Heaven and hell in this dimension can be referenced from a scripture called Dhammapada, which recounts how an arahant called Lakkhana was walking down Mount Gijjhakuta. At the foot of the slope, he saw in his inner eye a hellish creature which was in the agony of being tormented severely, begging for mercy. Back from his alms round, he told the Buddha what he had seen. The Buddha acknowledged his account, saying He Himself had seen something of the sort but He had refrained from telling others because He did not wish to engage Himself in the subsequent arguments that were likely to take place. It would be a futile argument as people who had not seen with their own eyes would not believe it.

From this account, one can draw the conclusion there are heaven and hell that exist along side the physical realm in this life. The problem is that we cannot see these places with the outer eye. Only those who can see with their inner eye know they exist. My suggestion: anyone who wants to see them must develop their preternatural powers to attain this X-ray vision.

 

Heaven and hell in the hereafter are the posthumous state of being for all mortals after they pass on. There are multiple references in the Buddhist canon, such as “Moving on from the death of the body, one passes to heaven or hell…” if hell and heaven did not exist, there would not appear so many such references in the Tipitaka. On the other hand, if heaven and hell did not exish after this life, it would mean that many people who we see commit bad deeds in this life but who prosper with fame, fortune and power will go unpunished by the law of kamma and this will only promt people to do whatever they like according to their whim, without thinking of the consequences.

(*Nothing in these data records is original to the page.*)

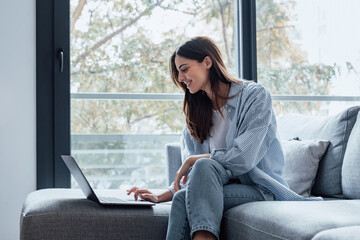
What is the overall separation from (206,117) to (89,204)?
0.64 meters

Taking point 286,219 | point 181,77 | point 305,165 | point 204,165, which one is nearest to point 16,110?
point 181,77

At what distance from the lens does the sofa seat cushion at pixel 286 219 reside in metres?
1.41

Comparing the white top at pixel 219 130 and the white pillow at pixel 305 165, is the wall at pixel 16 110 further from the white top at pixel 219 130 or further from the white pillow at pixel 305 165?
the white pillow at pixel 305 165

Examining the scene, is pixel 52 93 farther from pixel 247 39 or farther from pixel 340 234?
pixel 340 234

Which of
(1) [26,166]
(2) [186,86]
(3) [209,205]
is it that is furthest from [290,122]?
(1) [26,166]

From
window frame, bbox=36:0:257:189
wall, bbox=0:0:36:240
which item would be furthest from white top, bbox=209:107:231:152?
wall, bbox=0:0:36:240

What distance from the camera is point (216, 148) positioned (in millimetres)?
2188

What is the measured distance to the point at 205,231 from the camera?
1653 mm

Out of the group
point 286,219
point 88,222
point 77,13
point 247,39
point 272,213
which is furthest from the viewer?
point 247,39

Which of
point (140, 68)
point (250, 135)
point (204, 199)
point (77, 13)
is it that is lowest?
point (204, 199)

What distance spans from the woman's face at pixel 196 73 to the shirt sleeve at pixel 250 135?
0.75 ft

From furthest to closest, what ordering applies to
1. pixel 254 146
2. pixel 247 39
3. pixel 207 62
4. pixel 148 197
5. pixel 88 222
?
pixel 247 39, pixel 207 62, pixel 148 197, pixel 254 146, pixel 88 222

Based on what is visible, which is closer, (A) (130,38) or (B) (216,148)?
(B) (216,148)

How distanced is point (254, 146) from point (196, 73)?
47cm
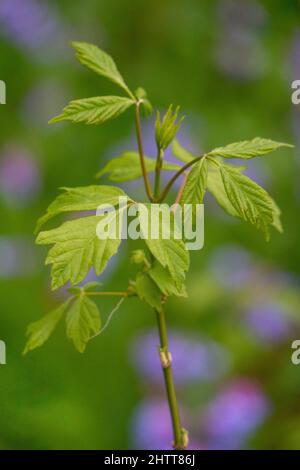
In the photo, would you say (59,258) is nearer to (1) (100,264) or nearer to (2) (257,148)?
(1) (100,264)

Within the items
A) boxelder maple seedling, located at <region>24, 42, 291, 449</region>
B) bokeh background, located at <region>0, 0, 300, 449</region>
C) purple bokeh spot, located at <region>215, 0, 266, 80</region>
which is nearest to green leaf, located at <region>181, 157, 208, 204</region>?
boxelder maple seedling, located at <region>24, 42, 291, 449</region>

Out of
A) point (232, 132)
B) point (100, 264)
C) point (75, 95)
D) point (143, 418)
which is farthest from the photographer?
point (75, 95)

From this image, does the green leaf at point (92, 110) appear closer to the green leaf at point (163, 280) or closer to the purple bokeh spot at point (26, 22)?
the green leaf at point (163, 280)

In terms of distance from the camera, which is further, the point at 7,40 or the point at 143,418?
the point at 7,40

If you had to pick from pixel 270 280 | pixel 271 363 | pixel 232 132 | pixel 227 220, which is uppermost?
pixel 232 132

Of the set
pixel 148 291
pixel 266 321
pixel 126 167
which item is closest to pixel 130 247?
pixel 266 321

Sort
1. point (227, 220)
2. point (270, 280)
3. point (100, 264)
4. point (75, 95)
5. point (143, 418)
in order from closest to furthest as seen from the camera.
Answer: point (100, 264) → point (143, 418) → point (270, 280) → point (227, 220) → point (75, 95)
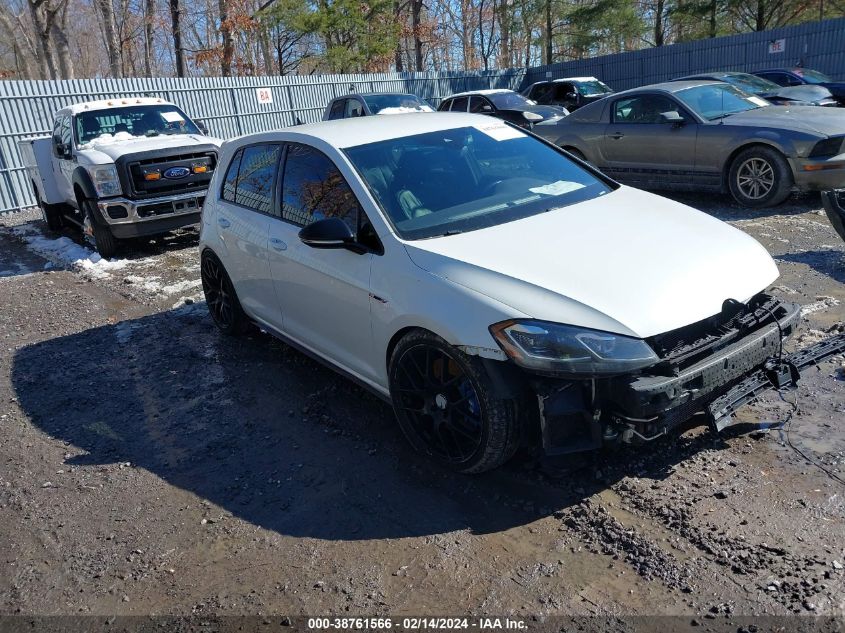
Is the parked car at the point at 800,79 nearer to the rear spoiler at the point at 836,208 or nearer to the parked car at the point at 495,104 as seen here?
the parked car at the point at 495,104

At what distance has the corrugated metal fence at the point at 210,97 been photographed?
1452cm

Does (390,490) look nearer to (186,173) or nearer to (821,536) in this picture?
(821,536)

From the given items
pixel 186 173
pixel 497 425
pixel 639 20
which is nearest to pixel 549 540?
pixel 497 425

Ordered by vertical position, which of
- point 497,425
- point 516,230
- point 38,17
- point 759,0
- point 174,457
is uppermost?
point 38,17

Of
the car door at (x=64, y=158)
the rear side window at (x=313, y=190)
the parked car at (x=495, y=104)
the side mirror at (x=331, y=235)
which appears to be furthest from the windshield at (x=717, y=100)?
the car door at (x=64, y=158)

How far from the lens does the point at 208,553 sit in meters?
3.20

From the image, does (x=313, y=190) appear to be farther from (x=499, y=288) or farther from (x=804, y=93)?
(x=804, y=93)

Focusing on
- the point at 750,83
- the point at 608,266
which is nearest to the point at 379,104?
the point at 750,83

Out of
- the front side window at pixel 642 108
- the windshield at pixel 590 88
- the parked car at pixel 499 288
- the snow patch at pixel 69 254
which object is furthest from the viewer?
the windshield at pixel 590 88

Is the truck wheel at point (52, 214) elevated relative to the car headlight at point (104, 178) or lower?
lower

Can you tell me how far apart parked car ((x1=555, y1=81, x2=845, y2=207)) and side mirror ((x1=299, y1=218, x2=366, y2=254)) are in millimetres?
6570

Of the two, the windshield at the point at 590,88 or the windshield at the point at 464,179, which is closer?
the windshield at the point at 464,179

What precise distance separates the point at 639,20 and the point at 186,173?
A: 32.1 metres

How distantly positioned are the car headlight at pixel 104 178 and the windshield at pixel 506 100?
9846 millimetres
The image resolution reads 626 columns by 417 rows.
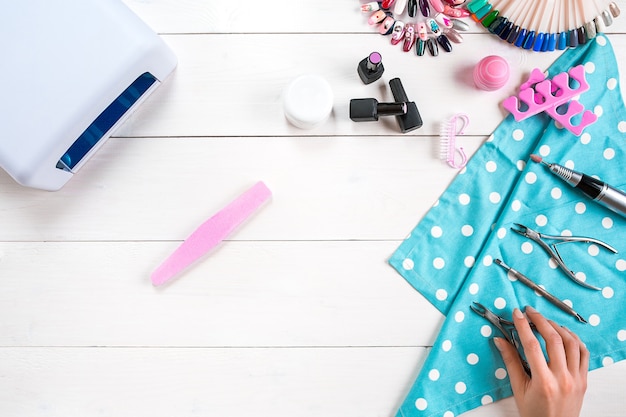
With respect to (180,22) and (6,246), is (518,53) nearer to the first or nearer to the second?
(180,22)

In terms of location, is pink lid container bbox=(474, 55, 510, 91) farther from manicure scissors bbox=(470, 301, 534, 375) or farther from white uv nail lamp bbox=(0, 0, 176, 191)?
white uv nail lamp bbox=(0, 0, 176, 191)

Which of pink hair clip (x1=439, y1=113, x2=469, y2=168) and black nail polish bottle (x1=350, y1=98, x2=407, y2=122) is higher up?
black nail polish bottle (x1=350, y1=98, x2=407, y2=122)

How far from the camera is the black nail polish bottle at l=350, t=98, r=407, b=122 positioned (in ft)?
2.15

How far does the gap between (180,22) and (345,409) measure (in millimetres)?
603

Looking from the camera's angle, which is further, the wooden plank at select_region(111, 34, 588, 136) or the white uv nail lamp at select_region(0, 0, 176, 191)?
the wooden plank at select_region(111, 34, 588, 136)

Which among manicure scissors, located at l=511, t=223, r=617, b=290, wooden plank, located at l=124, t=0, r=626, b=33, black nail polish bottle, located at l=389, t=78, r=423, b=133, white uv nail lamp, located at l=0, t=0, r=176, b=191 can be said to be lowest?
manicure scissors, located at l=511, t=223, r=617, b=290

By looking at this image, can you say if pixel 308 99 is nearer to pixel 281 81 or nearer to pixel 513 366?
pixel 281 81

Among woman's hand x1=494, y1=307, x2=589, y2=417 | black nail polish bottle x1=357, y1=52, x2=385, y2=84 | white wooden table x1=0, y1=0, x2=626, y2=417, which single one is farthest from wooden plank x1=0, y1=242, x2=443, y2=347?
black nail polish bottle x1=357, y1=52, x2=385, y2=84

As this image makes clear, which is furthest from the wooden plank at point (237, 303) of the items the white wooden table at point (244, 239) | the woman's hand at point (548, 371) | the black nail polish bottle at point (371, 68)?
the black nail polish bottle at point (371, 68)

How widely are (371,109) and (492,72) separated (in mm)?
172

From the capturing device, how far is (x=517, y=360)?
66 cm

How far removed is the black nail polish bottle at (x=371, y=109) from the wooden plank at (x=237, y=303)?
0.60 ft

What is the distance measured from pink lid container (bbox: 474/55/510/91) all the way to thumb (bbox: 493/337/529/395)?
1.16 ft

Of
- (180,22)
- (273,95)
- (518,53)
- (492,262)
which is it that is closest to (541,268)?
(492,262)
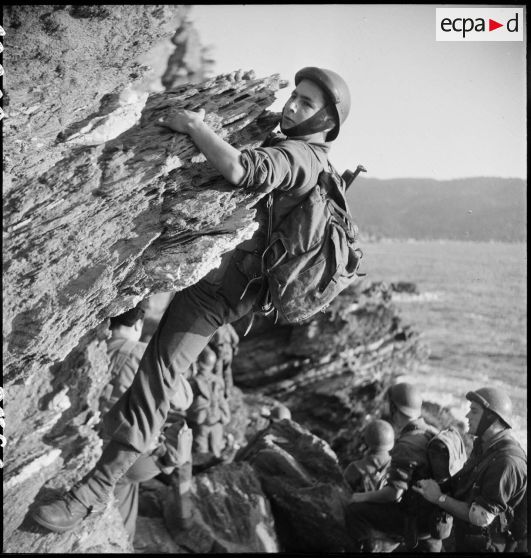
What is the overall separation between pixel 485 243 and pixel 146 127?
129 feet

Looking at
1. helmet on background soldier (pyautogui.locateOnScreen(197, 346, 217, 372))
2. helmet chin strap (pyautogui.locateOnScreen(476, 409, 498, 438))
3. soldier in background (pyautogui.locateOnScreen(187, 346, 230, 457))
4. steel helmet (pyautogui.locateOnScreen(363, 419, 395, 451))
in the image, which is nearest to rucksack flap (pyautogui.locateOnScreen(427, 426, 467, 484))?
helmet chin strap (pyautogui.locateOnScreen(476, 409, 498, 438))

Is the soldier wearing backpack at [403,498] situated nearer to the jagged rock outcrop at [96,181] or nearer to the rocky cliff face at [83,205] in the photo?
the rocky cliff face at [83,205]

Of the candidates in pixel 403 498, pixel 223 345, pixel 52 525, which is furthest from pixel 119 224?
pixel 223 345

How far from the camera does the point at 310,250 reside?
11.6 ft

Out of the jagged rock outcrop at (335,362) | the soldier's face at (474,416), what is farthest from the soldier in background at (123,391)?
the jagged rock outcrop at (335,362)

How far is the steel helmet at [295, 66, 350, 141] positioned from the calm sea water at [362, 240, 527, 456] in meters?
10.1

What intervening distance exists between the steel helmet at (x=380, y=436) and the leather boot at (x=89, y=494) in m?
2.78

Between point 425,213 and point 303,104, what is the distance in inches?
2077

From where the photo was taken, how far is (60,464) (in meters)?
4.32

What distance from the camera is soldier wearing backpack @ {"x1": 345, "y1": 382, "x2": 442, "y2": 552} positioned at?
5.07m

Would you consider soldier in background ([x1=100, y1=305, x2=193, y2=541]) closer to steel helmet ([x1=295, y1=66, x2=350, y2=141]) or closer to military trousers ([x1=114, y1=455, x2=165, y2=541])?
military trousers ([x1=114, y1=455, x2=165, y2=541])

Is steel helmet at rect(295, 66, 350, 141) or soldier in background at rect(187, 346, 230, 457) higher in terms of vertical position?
steel helmet at rect(295, 66, 350, 141)

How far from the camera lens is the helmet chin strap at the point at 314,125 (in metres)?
3.47

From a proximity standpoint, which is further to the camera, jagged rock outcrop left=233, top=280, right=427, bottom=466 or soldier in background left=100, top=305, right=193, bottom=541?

One’s lifetime is too short to make one see the manifestation of kamma in its entirety in this cosmic immensity of life cycles. Hence, the balance of the good and bad deeds one commits is carried over to the next lives. A case in point can be seen in the story of Queen Samavati.

In one of her past lives, Queen Samavati, wife of king Udena of Kosambi in this life, was the daughter of a rich merchant, One day she went to bathe in the river. When she got out, it was very cold, so she ordered her servants to make a bonfire to warm her. The bonfire spread to a forest fire. In the forest, an itinerant arahant was sitting in meditation and was burned alive in that posture.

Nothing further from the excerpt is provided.